[PAGE EXCERPT]:
● ● ● ● ●
Imsouane is a small town and rural commune in Agadir-Ida Ou Tanane Prefecture, Souss-Massa, Morocco. At the time of the 2004 census, the commune had a total population of 9353 people living in 1704 households.

Touristic activities 
Imsouane is the favorite destination for many tourists, this is due to its breathtaking scenes as well as the calmness, tranquility and perfect waves for surfing.

Imsouane is growing in popularity every year with more hostels, restaurants and surf shops opening all the time.  The village still retains its laidback and authentic charm - which some visitors liken to the Taghazout in the 60's and 70's.

Surfing 
There are two main spots for surfing in Imsouane: 

 La Cathedrale, a beach break spot 
 La Bay, a point break spot.
● ● ● ● ●
[WHAT IS ASKED]:
a: Translate into French this sentence from the page on Imsouane: "Imsouane is growing in popularity every year with more hostels, restaurants and surf shops opening all the time."
b: Write the next part of the page on Imsouane, starting after its final line.

[GIVEN ENTRIES]:
● ● ● ● ●
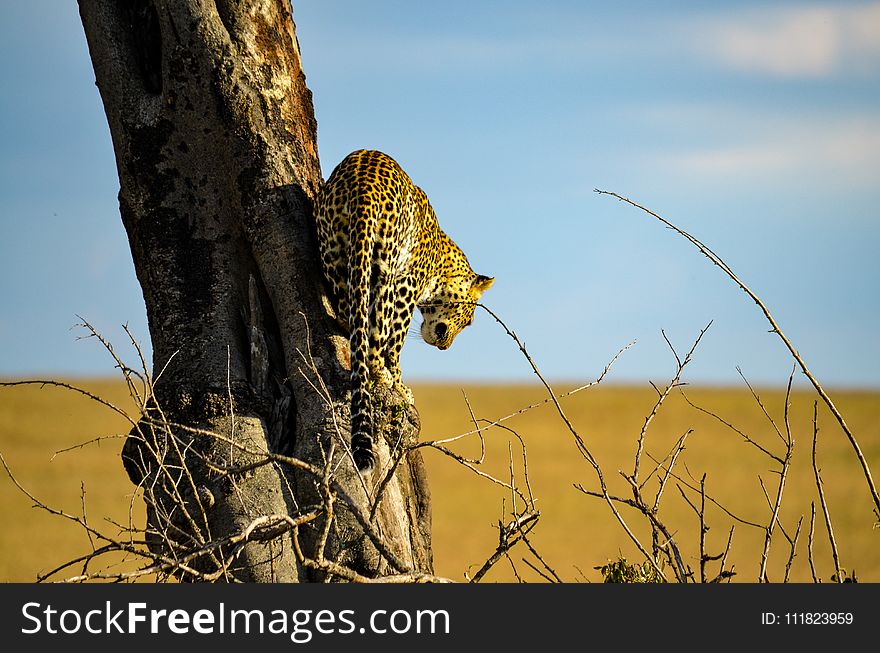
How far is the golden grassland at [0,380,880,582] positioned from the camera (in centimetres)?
● ● ● ● ●
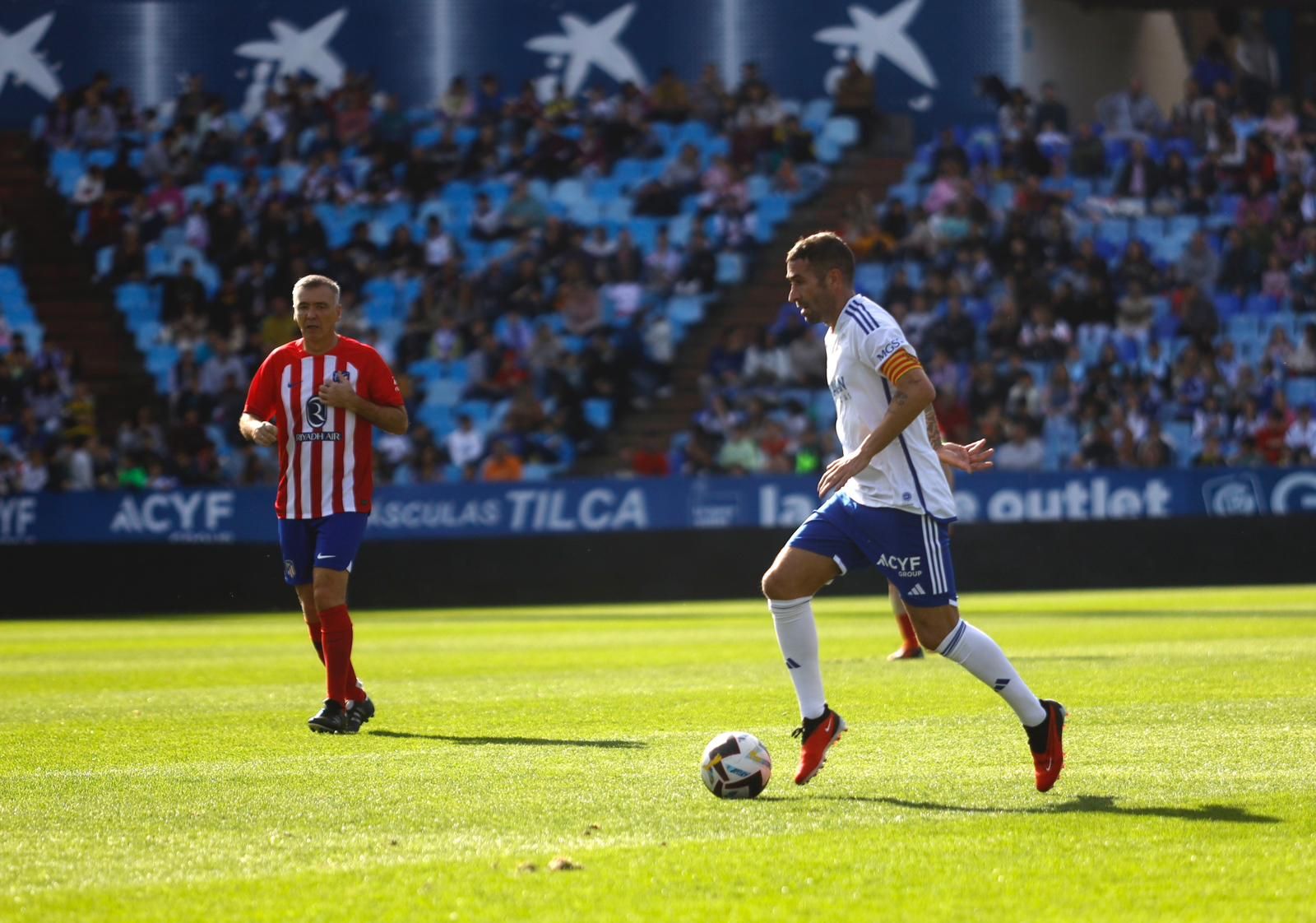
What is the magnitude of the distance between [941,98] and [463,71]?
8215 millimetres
● ● ● ● ●
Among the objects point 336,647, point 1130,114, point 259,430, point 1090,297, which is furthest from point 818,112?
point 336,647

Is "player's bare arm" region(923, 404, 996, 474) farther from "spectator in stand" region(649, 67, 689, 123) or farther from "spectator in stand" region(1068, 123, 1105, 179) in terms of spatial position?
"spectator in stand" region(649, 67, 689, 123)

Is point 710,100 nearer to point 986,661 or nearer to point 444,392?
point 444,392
● ● ● ● ●
[EXERCISE ANSWERS]:
a: Imsouane gagne en popularité chaque année, avec de plus en plus d'auberges, de restaurants et de boutiques de surf qui ouvrent sans cesse.

b:
Infrastructure

Public transportation 
Because of its remote location, there are limited choices available when travelling to Imsouane.  There are no public buses so the options are: hiring a car and self-driving, catching a taxi (about 800-1200dh from Agadir or Essaouira), or riding the Souk to Surf shuttle bus. The shuttle runs to Imsouane from Taghazout, Tamraght, Essaouira, Agadir daily  and costs 80dh per person.

Port 
Imsouane town is also known for its small port where vendors and locals can buy fresh fish straight from the sea.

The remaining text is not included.